● Work to complete:
(A) From the Murph workout text, list every step of the full Murph workout in the order given.
(B) Reproduce the passage of the Murph workout text starting at "You could also" and ending at "the same ratios.", swapping "Partner Murph" for "Buddy Murph".

● Text segment:
* * * * * * *

Memorial Day in the CrossFit community is synonymous with one workout: Murph. Of the many Hero WODs CrossFit has written over the years, this one is the most famous. (But despite how it looks on the whiteboard, it’s not the most difficult…by a long shot). The workout is this:

Run 1 mile
100 Pull Ups
200 Push Ups
300 Air Squats
Run 1 mile
Partition the reps any way you like.
Technically, Rx would be if you are also wearing a 20lb weighted vest.
(Very few ever take us up on that offer.)

Murph is named for Navy Lieutenant Michael P. Murphy. CrossFit introduced this workout in 2015 with the following:

In memory of Navy Lieutenant Michael P. Murphy, 29, of Patchogue, N.Y., who was killed in Afghanistan June 28th, 2005. This workout was one of Mike’s favorites and he’d named it “Body Armor”. From here on it will be referred to as “Murph” in honor of the focused warrior and great American who wanted nothing more in life than to serve this great country and the beautiful people who make it what it is. Partition the pull-ups, push-ups, and squats as needed. Start and finish with a mile run. If you’ve got a twenty pound vest or body armor, wear it.

If you are somewhat new to CrossFit, this can seem overwhelming. So let’s talk about scaling and strategy.

Scaling the Movements
First, if you can’t do pull ups, you obviously need to scale that movement the way you would in any other class with a high volume of pull-ups. I would suggest ring rows over jumping or banded pull ups, but the latter two are options. You know you are going to be sore after this workout anyways and jumping pull ups can make it worse. Be sure to not let yourself down slowly on the reps…you need to just drop. Bands are ok, but you will spend a lot of time in transition.

Here’s the pro tip for the first timer: this workout is all about the push ups. Pretty much everyone ends up modifying their push ups to get through 200. You will either end up “snaking” your way up and down to the floor, or you will need to do box push ups where your body angle is not parallel to the floor.

Air squats should only be scaled for depth if you have orthopedic issues preventing you from full squats.

Scaling the Reps
This is the easy part, and the way this workout – seemingly impossible – becomes accessible to everyone. Just don’t do as much! How about Half Murph:

Run 800m
50 Pull Ups
100 Push Ups
150 Air Squats
Run 800m

You could also do Partner Murph, where you and a friend split up the reps…one works and one rests. Run 800m together. You can cut back on the reps anyway you like, but try to keep the same ratios.

* * * * * * *

● Source material:
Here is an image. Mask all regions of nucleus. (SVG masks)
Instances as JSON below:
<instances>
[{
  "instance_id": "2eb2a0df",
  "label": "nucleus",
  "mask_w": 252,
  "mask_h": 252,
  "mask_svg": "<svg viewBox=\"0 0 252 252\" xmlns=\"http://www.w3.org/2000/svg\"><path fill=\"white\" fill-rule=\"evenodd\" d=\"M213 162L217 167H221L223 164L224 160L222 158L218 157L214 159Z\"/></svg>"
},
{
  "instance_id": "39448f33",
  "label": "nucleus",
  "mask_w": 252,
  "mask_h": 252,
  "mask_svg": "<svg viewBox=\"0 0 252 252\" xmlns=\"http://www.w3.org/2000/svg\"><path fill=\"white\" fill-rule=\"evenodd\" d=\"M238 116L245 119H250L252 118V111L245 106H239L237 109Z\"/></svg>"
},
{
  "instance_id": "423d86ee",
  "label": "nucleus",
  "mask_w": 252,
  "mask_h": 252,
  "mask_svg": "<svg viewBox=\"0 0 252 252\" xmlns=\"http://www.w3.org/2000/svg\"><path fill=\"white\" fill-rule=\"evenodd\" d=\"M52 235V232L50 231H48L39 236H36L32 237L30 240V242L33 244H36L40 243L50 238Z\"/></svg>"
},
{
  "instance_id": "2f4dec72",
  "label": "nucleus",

* * * * * * *

● Responses for each task:
(A)
Run 1 mile
100 Pull Ups
200 Push Ups
300 Air Squats
Run 1 mile

(B)
You could also do Buddy Murph, where you and a friend split up the reps…one works and one rests. Run 800m together. You can cut back on the reps anyway you like, but try to keep the same ratios.